- _Article_
= = = = =

# Odeon Cinema - Nottingham - March 2011



## Lolz101 (Mar 28, 2011)

Info shamelessly borrowed from cinematreasures.org

Originally opened as the Ritz Cinema in 1933, Built for and originally operated by the County Cinemas chain. The Ritz Cinema was fully equipped with a large stage, a Conacher 4Manual/22Rank theatre organ which was designed by organist Reginald Foort (who opened the instrument) and a large cafe/restaurant.

Odeon Cinemas gained a controlling interest in County Cinemas from 1935 and took full control in 1939, but the Ritz Cinema retained its name until 1944 when it was re-named Odeon.The Conacher organ was last used during the run of the Todd A.O. production of "South Pacific" and was removed from the theatre in 1964 and split up. The stage was used less often in later years, but did get a short term re-use in the early 1960's when pop groups such as The Beatles played in concerts to packed houses in the theatre.

The original auditorium was destroyed in 1964 when the Odeon became the first cinema in the United Kingdom to be split into a twin screen operation. The architectural firm Harry W. Weedon Partnership were responsible for the conversion, with Trevor Stone & Mavis Stone the interior design consultants. It re-opened on 12th July 1965 with two modern curtain walled auditoriums. The upper Odeon 1 in the former circle had 924 seats and was designed as a showcase for roadshow presentations the Odeon 2 screen in the former orchestra stalls level had 1,450 seats and played regular releases. Odeon 2 was further sub-divided in 1976 when it was made into 3 screens seating 500, 130 and 110. A new screen, Odeon 5 was fitted into a former basement reception room and had 101 seats. In 1988 another room in the basement was made into Odeon 6 which seated 90 persons. Sadly though it closed in 2001and plans to demolish the cinema and build student accommodation have now been submitted to Nottingham City Council.


Good wee explore, a bit different as the lad i explore with remembers coming here when it was open. The first time i have ever done any attempt at light painting - need to get out, practice & acquire better torch!


"The main facade on busy Angel Row was narrow and gave no indication to the size of the vast auditorium that lay behind it."


























Unknown to me, he was drawing a light cock 




















































































Thanks for looking


----------



## B7TMW (Mar 28, 2011)

Excellent report. I remembr when the cinema in Ewell closed, was a sad day. Many early memories for me. Shame I never got to explore it.

= = = = =

- _Raw data_
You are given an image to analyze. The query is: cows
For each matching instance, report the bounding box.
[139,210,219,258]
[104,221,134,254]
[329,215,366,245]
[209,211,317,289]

= = = = =

- _Directive A_
From the Odeon cinema thread above, return the words from "Originally opened as" through "a large cafe/restaurant.", copied word for word.
- _Directive B_
Take the Odeon cinema thread further, picking up right after its last sentence.

- _Answer A_
Originally opened as the Ritz Cinema in 1933, Built for and originally operated by the County Cinemas chain. The Ritz Cinema was fully equipped with a large stage, a Conacher 4Manual/22Rank theatre organ which was designed by organist Reginald Foort (who opened the instrument) and a large cafe/restaurant.

- _Answer B_
----------



## WelshPony (Mar 28, 2011)

Are they bottles of shampoo I see?? These photos are great, yet the whole place looks so horrible and creepy. I can't help but look at them! Good work.


----------



## Lolz101 (Mar 28, 2011)

I didn't notice what they were at the time, i think i thought there were nail varnish remover? Anyone that goes in there for a wash need they're head checking lol its filthy, the lower levels are flooded, not ever sure where the water is coming from? Feel sorry for the homeless people that sleep in there, cant be nice!


----------



## hld__ (Apr 13, 2011)

Is it pretty easy to get into this place?


----------



## Foxylady (Apr 13, 2011)

hld__ said:


> Is it pretty easy to get into this place?


Hiya Hld. Welcome to DP, but please check out the forum rules before you ask questions.


----------



## smiler (Apr 13, 2011)

Loved the pics Lolz, never had a nose around a derelict cinema, looks interesting, Thanks


----------



## imyimyimy (May 14, 2011)

Niceee.. the odeon in burton has been derelict for aages too.. But a mission impossible tbf..


----------



## ImmortalShadow (May 14, 2011)

Nice photos! I'm planning to go here sooner rather than later...


----------



## Jennywren (Jun 25, 2011)

*History*

If anyone is still reading this thread, can I tell you some history. My Dad had a part time job there as commissioner just after it re-opened as a split cinema. The Sound of Music was running for months and months and he used to walk up and down the queues outside shouting "Sound of Music upstairs, ticket holders please". We remember this well because we had for years a reel to reel tape reorder of him saying it. He had to wear dicky-bow and (I think tuxedo - unfortunately not pics of him). He also had to go in on Sunday mornings and change the lettering on the front (see photograph one) for the new film of the week. Sometimes he took my sister and I, and I remember standing on that balcony most Sunday mornings "helping" with the letters. He also let us have the posters of the previous weeks film, all now sadly lost. We used to run up and down the isles and along the rows looking for penny's or if we were lucky a 6d or two. Later I got a job as an usherette there, two evenings a week after school, but that didn't last long I don't think my mental arithmetic was good enough - choc ices 9d, if people had more than two I lost count!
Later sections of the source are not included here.